(Stored data entries)
----------

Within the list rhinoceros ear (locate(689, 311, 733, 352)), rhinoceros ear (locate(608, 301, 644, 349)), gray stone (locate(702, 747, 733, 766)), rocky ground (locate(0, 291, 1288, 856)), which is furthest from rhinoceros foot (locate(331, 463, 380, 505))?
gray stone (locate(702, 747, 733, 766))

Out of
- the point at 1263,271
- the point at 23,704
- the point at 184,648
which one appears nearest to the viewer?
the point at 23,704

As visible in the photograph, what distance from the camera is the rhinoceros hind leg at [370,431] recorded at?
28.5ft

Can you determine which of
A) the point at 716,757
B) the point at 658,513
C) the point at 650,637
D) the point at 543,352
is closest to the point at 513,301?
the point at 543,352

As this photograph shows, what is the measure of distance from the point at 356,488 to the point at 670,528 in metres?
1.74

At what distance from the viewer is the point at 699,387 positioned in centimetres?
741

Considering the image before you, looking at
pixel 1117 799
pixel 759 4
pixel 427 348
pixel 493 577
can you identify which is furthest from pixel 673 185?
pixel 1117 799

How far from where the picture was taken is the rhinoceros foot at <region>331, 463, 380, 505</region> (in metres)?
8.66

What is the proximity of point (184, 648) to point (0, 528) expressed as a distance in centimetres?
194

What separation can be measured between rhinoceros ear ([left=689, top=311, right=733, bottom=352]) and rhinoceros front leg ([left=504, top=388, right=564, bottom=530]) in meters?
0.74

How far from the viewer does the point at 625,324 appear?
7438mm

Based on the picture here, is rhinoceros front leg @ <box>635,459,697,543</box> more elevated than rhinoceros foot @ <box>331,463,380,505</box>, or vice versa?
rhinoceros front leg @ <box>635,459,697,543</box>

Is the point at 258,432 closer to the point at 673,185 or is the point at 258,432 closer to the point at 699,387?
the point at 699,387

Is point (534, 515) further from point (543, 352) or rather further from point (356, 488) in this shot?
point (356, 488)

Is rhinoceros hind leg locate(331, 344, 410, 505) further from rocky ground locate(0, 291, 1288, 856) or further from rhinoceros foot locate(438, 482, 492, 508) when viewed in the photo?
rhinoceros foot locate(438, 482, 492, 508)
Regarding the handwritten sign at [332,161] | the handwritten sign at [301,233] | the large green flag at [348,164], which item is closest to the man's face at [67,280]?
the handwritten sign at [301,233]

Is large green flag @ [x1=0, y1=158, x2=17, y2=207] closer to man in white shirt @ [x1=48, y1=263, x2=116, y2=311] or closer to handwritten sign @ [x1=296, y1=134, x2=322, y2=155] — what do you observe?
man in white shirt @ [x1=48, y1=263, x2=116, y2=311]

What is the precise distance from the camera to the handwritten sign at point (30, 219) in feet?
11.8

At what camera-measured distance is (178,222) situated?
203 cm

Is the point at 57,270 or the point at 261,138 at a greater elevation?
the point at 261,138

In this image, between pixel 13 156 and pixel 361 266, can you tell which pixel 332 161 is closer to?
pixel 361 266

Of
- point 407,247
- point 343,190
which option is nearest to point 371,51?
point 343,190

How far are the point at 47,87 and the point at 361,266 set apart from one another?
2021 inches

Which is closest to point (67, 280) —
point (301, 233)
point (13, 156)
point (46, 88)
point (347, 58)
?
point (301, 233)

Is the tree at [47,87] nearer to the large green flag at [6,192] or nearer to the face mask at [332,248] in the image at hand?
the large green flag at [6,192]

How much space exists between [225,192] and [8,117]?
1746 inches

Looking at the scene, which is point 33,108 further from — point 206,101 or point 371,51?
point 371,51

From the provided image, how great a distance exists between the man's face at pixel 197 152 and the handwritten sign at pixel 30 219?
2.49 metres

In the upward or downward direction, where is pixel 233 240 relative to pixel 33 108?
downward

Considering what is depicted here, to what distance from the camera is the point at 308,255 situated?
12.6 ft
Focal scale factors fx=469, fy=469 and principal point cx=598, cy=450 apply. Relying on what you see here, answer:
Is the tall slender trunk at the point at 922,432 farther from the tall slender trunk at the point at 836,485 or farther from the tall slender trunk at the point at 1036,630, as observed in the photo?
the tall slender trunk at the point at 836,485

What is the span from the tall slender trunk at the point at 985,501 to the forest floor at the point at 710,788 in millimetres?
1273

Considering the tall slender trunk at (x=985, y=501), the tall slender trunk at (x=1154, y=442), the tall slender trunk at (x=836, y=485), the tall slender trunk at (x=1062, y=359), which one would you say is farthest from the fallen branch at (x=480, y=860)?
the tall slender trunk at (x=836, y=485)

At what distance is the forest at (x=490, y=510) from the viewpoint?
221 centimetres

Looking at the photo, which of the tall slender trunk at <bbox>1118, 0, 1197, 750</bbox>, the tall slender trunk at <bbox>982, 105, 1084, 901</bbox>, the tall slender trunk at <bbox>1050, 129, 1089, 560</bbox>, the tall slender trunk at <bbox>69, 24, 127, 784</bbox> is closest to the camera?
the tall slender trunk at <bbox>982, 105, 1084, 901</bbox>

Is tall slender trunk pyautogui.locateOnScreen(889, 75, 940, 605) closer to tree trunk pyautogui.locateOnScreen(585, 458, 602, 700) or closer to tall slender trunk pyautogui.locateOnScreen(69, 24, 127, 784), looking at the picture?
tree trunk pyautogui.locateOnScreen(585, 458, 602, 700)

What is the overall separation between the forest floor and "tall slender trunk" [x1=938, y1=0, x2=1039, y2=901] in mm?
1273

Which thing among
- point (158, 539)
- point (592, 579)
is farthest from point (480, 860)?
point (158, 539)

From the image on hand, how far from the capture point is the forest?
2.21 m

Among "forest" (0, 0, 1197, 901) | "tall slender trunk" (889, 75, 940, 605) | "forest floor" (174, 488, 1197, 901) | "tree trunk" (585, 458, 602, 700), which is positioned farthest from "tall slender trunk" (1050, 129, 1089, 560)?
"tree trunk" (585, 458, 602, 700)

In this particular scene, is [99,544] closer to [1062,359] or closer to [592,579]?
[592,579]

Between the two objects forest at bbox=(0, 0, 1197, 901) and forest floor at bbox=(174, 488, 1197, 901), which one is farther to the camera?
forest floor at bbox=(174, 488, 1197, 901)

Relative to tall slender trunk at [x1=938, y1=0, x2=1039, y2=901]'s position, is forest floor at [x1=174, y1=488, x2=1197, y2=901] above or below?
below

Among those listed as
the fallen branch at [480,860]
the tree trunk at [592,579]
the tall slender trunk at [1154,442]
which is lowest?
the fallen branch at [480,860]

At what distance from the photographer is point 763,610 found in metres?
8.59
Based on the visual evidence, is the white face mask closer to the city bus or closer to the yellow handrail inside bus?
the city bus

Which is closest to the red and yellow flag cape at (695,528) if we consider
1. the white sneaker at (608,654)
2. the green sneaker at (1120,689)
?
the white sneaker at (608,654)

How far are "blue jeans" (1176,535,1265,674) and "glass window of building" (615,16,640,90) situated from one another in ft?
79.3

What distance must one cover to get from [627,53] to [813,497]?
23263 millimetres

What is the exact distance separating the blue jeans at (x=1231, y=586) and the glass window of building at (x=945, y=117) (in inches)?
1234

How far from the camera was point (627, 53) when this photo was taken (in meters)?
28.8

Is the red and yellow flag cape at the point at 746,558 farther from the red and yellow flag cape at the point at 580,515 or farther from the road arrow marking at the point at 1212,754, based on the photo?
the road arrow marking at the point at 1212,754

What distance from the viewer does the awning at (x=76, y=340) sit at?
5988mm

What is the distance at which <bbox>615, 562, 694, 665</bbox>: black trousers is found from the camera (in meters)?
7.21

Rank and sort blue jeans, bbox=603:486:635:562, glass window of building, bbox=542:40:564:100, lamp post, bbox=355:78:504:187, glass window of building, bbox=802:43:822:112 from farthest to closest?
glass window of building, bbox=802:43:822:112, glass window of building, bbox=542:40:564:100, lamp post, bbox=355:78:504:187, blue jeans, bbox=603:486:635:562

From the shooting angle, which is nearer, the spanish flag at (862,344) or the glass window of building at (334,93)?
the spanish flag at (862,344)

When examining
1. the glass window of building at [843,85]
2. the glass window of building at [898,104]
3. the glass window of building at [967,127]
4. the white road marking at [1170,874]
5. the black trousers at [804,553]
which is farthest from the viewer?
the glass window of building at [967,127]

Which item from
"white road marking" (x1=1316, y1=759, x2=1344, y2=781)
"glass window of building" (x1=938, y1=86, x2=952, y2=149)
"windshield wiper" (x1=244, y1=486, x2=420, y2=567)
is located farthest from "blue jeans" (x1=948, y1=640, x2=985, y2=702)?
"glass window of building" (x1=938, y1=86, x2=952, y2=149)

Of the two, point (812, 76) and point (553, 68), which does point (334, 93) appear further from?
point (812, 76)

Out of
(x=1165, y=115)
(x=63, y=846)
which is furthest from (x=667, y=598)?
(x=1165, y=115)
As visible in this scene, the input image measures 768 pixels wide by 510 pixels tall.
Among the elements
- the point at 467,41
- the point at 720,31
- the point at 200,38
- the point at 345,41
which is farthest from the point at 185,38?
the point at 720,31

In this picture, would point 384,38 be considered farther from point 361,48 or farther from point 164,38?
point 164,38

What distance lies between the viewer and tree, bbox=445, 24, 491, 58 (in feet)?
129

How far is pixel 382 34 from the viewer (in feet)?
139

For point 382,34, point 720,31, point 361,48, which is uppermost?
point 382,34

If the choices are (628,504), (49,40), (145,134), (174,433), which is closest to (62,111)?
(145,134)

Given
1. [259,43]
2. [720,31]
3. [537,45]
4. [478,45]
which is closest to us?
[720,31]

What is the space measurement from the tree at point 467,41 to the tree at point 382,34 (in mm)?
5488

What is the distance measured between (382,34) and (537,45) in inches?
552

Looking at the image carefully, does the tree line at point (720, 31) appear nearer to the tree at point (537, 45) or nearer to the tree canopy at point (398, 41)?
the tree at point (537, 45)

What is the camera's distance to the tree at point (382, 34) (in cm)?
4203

----------

Given task: Find the line that contains "As visible in this". Repeat it and every line after it, exactly as written, up to and including the last line of the records above.

Response below:
As visible in this scene, the input image measures 768 pixels wide by 510 pixels tall.
Among the elements
- the point at 467,41
- the point at 720,31
- the point at 200,38
- the point at 345,41
which is farthest from the point at 185,38?
the point at 720,31

In this picture, would point 384,38 be considered farther from point 361,48 or farther from point 164,38?
point 164,38

What distance lies between the viewer and tree, bbox=445, 24, 491, 58 (in feet)?
129

How far is pixel 382 34 from the viewer (in feet)?
139

For point 382,34, point 720,31, point 361,48, which is uppermost?
point 382,34

If the choices are (628,504), (49,40), (145,134), (174,433), which is closest to (62,111)?
(145,134)

Given
1. [259,43]
2. [720,31]
3. [537,45]
4. [478,45]
which is closest to us?
[720,31]

What is the space measurement from the tree at point 467,41 to the tree at point 382,34 (in mm)?
5488

What is the distance measured between (382,34) and (537,45) in inches?
552

Looking at the image carefully, does the tree line at point (720, 31) appear nearer to the tree at point (537, 45) or nearer to the tree canopy at point (398, 41)?
the tree at point (537, 45)

What is the camera's distance to the tree at point (382, 34) (in cm)?
4203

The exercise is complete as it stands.